Passionate and edgy and starkly romantic, his words kissed the torn-up places inside her. “This,” she said, her voice husky, “us. It’s not working.”

Molten fury, Fox’s skin pulling taut over his cheekbones. “Hell it’s not.”

“Wait.” Molly pressed her fingers to his lips. “That didn’t come out right.” She swallowed, blurted out the words that had been building inside her since the moment he asked her if she wanted to change the rules. “I don’t want a deadline.” Her heart ripping open, the exposure terrifying. “I don’t want to pretend like my mother did, that my life—our relationship—is something other than what it is.”
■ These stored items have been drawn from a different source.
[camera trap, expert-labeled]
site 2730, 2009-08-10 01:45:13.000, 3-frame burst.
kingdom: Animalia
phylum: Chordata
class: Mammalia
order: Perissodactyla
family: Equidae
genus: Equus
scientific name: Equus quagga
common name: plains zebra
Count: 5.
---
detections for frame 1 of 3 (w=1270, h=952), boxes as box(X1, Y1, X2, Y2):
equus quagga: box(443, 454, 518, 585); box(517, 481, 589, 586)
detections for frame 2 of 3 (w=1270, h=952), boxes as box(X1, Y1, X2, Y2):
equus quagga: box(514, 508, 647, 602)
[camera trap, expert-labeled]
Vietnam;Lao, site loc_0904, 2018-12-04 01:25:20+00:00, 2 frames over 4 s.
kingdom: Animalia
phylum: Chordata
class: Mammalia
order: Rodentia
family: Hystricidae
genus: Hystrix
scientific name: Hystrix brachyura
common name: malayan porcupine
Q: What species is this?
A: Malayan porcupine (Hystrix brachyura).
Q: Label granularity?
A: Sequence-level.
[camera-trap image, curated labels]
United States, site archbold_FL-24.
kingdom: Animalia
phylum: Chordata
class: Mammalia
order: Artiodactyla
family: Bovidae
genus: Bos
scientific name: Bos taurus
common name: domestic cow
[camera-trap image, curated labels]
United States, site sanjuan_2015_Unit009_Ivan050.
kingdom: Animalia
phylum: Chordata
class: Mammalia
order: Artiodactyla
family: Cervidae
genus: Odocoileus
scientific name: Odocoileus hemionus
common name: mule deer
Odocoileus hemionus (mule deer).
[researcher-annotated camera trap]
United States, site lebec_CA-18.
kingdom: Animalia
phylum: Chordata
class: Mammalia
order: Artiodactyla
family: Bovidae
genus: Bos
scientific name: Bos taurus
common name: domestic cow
Fox’s heart staggered at hearing the words he’d been waiting for since the instant he’d first realized she was his. Parting his lips to speak, he suddenly became aware of a large group of energetic and giggly teens racing down to the lookout. “Shit.”

Grabbing Molly’s hand, he led her back up the rise, head angled to avoid being recognized, and drove home as fast as legally possible. This was one night he definitely did not need to be pulled over. Backing Molly against the closed door of her apartment the instant they were inside, one hand on her hip, his other arm braced over her head, he said, “Let me get this right.” His heart ricocheted inside his ribcage. “You’re saying you want us to go on for longer than a month? No limits?”

Molly nodded.

When he simply watched her, she wet her lips, spoke in a throaty whisper. “Yes. I want to change the rules.”

“You sure?” No doubts, there could be no doubts in her mind. “Because once you take that step, I won’t allow you to back away.”

“Yes.” The single word was potent with emotion. “I’m sure. I want to be with you in every way… I want to see who we’ll become together.”